A stakeholder who says "I fully support this" and then does not allocate resources, adjust timelines, or model the new behavior is not lying. Their reflective motivation is real: they believe in the change. But their behavior is governed by what is strongest at the moment of action, and the old priorities, existing commitments, and comfortable routines are almost always stronger.
The Stakeholder Decision Matrix, part of the SHIFT methodology, classifies seven stakeholder types (Executive Sponsor, Line Manager, Peer Team Lead, Subject Matter Expert, Frontline Staff, Enabling Function, Senior Influencer) and maps each to specific barriers and strategies.
For an Executive Sponsor who supports but does not act:
The barrier is usually opportunity (competing priorities, no structured mechanism for follow-through) or automatic motivation (old decision habits override new commitments). The intervention is not more persuasion.

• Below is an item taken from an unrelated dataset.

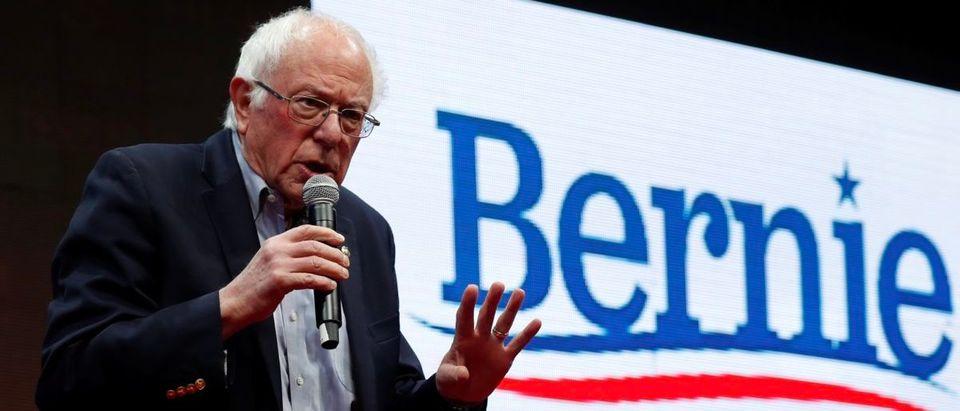 Democratic 2020 U.S. presidential candidate and U.S. Senator Bernie Sanders speaks during the Teamsters Vote 2020 Presidential Forum in Cedar Rapids, Iowa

It is designing specific behavioral commitments: "At the next quarterly review, you will ask each team lead to report on one specific adoption metric." Implementation intentions work for executives too.
For a Line Manager who agrees but does not cascade: the barrier is often capability (they do not know how to translate the strategy into team-level action) combined with social opportunity (no peer managers are doing it, so it feels exposed). The intervention is role-specific practice combined with a coalition of managers who move together.
The principle is consistent: stop trying to increase support (they already support it) and start diagnosing why the support is not converting to action. Then design the intervention to address that specific gap.